● **MATERIAL FOR THE TASK**
++++++++++

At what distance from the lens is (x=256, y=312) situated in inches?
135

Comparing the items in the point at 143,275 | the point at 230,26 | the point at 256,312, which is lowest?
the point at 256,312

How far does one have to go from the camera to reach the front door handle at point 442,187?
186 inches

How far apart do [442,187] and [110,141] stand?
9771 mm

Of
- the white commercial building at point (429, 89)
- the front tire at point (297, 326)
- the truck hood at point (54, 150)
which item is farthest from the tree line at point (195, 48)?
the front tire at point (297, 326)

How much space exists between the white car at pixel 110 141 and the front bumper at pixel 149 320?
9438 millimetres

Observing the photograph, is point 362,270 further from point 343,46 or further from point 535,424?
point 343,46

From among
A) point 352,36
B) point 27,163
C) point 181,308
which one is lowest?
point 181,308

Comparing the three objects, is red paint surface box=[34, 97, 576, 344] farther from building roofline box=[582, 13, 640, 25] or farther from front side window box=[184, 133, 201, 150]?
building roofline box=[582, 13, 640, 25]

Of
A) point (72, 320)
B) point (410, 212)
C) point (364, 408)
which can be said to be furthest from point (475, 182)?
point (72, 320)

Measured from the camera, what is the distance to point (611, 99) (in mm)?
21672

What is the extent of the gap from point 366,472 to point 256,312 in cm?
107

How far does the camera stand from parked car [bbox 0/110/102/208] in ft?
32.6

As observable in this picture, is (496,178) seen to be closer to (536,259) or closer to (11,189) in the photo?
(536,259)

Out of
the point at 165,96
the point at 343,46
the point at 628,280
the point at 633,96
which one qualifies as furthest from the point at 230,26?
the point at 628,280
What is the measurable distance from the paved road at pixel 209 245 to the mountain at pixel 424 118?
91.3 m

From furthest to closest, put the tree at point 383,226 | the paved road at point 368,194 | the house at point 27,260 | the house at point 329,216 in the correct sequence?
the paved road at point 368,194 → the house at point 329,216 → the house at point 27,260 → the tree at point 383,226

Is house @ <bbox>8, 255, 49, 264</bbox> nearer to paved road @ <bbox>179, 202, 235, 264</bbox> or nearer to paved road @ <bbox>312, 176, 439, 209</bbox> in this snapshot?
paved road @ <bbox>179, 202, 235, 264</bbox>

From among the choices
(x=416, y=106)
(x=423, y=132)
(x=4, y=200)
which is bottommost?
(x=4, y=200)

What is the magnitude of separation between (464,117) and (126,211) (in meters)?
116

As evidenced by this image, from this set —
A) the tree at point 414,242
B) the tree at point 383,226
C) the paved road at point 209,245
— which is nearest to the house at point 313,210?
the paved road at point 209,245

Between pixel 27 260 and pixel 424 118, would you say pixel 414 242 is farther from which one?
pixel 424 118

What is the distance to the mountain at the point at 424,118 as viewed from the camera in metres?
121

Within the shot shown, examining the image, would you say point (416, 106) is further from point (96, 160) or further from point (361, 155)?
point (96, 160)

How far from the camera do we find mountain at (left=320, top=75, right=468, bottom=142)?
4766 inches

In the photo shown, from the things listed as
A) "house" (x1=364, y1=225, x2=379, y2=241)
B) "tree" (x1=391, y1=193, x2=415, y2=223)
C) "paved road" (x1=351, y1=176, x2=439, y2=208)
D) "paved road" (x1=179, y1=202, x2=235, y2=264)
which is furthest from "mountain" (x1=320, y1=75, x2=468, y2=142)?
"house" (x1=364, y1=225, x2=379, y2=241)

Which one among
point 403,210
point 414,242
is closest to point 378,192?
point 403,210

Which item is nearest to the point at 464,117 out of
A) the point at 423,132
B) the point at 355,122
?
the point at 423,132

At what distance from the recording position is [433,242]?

++++++++++

● **THE REQUEST**
Quote all of the records above word for word, leaving nothing out and adding nothing.

● **THE RESULT**
At what distance from the lens is (x=256, y=312) situated in inches?
135

Comparing the items in the point at 143,275 | the point at 230,26 | the point at 256,312, which is lowest?
the point at 256,312

How far does one have to go from the camera to reach the front door handle at point 442,187?
186 inches

How far apart do [442,187] and [110,141] stand?
9771 mm

Of
- the white commercial building at point (429, 89)
- the front tire at point (297, 326)
- the truck hood at point (54, 150)
which item is farthest from the tree line at point (195, 48)?
the front tire at point (297, 326)

How much space exists between the white car at pixel 110 141 and the front bumper at pixel 149 320?
9438 millimetres

Observing the photograph, is point 362,270 further from point 343,46 or further from point 535,424?
point 343,46

From among
A) point 352,36
B) point 27,163
C) point 181,308
which one is lowest?
point 181,308

Comparing the three objects, is red paint surface box=[34, 97, 576, 344] farther from building roofline box=[582, 13, 640, 25] or farther from front side window box=[184, 133, 201, 150]?
building roofline box=[582, 13, 640, 25]

Of
A) point (72, 320)
B) point (410, 212)
C) point (364, 408)
which can be said to be furthest from point (475, 182)?
point (72, 320)

Measured from the camera, what is the distance to point (611, 99) (in mm)?
21672

What is the extent of the gap from point 366,472 to point 256,312 in cm?
107

How far does the camera stand from parked car [bbox 0/110/102/208] in ft?
32.6

As observable in this picture, is (496,178) seen to be closer to (536,259) or closer to (11,189) in the photo?
(536,259)

Out of
the point at 165,96
the point at 343,46
the point at 628,280
the point at 633,96
which one qualifies as furthest from the point at 230,26?
the point at 628,280
What is the measurable distance from the paved road at pixel 209 245 to the mountain at pixel 424 118?
91.3 m

From furthest to closest, put the tree at point 383,226 | the paved road at point 368,194 | the house at point 27,260 | the house at point 329,216 in the correct sequence?
the paved road at point 368,194 → the house at point 329,216 → the house at point 27,260 → the tree at point 383,226

Is house @ <bbox>8, 255, 49, 264</bbox> nearer to paved road @ <bbox>179, 202, 235, 264</bbox> or nearer to paved road @ <bbox>312, 176, 439, 209</bbox> in this snapshot?
paved road @ <bbox>179, 202, 235, 264</bbox>

From among the choices
(x=416, y=106)
(x=423, y=132)
(x=4, y=200)
which is bottommost?
(x=4, y=200)

What is the magnitude of separation between (464,117) and (126,211) (in meters)?
116

As evidenced by this image, from this set —
A) the tree at point 414,242
B) the tree at point 383,226
C) the paved road at point 209,245
— which is nearest to the house at point 313,210?
the paved road at point 209,245

Between pixel 27 260 and pixel 424 118, would you say pixel 414 242 is farther from which one?
pixel 424 118

What is the distance to the mountain at the point at 424,118 as viewed from the camera in metres?
121

Within the shot shown, examining the image, would you say point (416, 106) is further from point (96, 160) or further from point (361, 155)?
point (96, 160)

How far from the camera do we find mountain at (left=320, top=75, right=468, bottom=142)?
4766 inches

In the photo shown, from the things listed as
A) "house" (x1=364, y1=225, x2=379, y2=241)
B) "tree" (x1=391, y1=193, x2=415, y2=223)
C) "paved road" (x1=351, y1=176, x2=439, y2=208)
D) "paved road" (x1=179, y1=202, x2=235, y2=264)
which is furthest from "mountain" (x1=320, y1=75, x2=468, y2=142)?
"house" (x1=364, y1=225, x2=379, y2=241)

Which one among
point 403,210
point 414,242
is closest to point 378,192?
point 403,210

Which item is nearest to the point at 464,117 out of
A) the point at 423,132
B) the point at 355,122
?
the point at 423,132

At what distance from the recording position is [433,242]?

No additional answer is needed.